Ralentissement de l'IA : Trump renvoie la balle aux entreprises
Original : AI Leaders Are Calling for a Slowdown. Trump’s Team Says It’s on Them
Pourquoi c'est important
Le débat révèle une fracture entre les dirigeants de l'IA et Washington sur qui doit contrôler le rythme de développement.
Dario Amodei (Anthropic) a publié samedi un essai appelant Washington à réguler l'IA et à freiner son développement. Sam Altman, Elon Musk et Satya Nadella ont soutenu l'appel. L'administration Trump répond : agissez seuls, sans attendre une autorisation gouvernementale.

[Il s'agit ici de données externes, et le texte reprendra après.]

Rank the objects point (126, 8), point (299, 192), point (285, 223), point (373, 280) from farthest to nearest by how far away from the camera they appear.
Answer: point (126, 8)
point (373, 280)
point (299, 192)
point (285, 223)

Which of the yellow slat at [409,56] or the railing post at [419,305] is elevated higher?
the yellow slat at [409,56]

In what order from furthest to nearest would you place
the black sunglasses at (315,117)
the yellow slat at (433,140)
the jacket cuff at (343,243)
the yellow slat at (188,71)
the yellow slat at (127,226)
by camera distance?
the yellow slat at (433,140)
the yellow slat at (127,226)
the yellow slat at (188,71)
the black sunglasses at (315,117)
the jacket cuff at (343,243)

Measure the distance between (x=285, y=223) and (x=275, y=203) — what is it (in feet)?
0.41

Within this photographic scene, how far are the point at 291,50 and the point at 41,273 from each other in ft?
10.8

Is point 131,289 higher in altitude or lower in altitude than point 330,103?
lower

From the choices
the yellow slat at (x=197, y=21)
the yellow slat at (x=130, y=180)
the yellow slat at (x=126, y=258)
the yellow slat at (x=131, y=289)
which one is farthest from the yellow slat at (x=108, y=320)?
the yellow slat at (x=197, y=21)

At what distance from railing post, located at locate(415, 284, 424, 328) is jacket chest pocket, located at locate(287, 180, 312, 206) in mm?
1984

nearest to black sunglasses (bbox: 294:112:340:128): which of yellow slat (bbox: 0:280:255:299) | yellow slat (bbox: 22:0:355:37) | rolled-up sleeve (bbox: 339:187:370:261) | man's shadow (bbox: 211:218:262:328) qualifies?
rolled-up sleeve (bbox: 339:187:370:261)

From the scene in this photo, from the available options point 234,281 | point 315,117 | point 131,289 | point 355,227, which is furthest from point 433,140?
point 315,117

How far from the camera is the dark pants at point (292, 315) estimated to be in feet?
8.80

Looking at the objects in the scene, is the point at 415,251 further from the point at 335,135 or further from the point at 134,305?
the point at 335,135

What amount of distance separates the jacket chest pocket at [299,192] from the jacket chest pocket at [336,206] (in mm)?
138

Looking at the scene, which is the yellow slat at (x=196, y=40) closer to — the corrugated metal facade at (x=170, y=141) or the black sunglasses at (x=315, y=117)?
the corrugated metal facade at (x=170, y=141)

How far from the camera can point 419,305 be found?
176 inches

La pression monte autour de la régulation de l'intelligence artificielle aux États-Unis. Dans un essai publié samedi, le PDG d'Anthropic Dario Amodei a demandé au gouvernement américain d'autoriser les entreprises d'IA concurrentes à collaborer sur des normes de sécurité sans enfreindre le droit antitrust, ainsi qu'une coordination internationale — y compris avec la Chine. L'essai a reçu le soutien inhabituel de Sam Altman (OpenAI), Elon Musk (Grok) et Satya Nadella (Microsoft).

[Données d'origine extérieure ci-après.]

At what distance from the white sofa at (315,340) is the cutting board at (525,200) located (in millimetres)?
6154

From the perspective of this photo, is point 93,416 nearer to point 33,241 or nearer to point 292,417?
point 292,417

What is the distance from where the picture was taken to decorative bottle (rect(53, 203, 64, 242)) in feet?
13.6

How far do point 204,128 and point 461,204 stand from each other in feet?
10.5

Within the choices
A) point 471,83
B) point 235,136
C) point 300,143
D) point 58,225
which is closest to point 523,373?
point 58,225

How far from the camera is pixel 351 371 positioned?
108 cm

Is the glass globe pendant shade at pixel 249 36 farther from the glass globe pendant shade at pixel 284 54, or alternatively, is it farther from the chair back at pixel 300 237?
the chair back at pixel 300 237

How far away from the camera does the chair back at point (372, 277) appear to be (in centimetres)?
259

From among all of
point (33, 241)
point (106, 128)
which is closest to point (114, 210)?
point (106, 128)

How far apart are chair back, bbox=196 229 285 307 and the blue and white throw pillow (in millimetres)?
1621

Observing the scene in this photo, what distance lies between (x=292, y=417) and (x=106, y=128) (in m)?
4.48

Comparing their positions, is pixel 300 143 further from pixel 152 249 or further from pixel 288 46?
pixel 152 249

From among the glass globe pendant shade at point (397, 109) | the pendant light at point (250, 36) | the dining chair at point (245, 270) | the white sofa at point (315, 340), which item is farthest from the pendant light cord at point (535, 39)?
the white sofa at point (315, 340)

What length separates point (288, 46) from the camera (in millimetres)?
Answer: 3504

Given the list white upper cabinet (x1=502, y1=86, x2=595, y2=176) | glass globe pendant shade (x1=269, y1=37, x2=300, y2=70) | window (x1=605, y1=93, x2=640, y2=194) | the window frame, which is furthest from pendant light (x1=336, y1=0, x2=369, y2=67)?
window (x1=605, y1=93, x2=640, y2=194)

Mais l'administration Trump a fermement repoussé cette demande. David Sacks, co-président du Conseil des conseillers présidentiels en sciences et technologies, a écrit sur X : « Si vos modèles non publiés vous font peur, je soutiens votre décision d'être responsable. Mais arrêtez de prétendre avoir besoin de la permission de quelqu'un d'autre. » Il a également mis en doute les motivations purement altruistes derrière l'appel au ralentissement.
Donald Trump, en visite en Irlande, a été direct : « Nous sommes en tête sur l'IA face à la Chine, et je veux que ça reste ainsi. Celui qui gagne l'IA, gagne tout. » Le président de la Chambre Mike Johnson a averti qu'une régulation d'urgence ferait perdre à l'Amérique sa longueur d'avance. En parallèle, Altman a accepté dimanche d'accorder aux évaluateurs tiers indépendants un accès de niveau salarié aux pratiques internes d'OpenAI — une concession volontaire, sans cadre légal.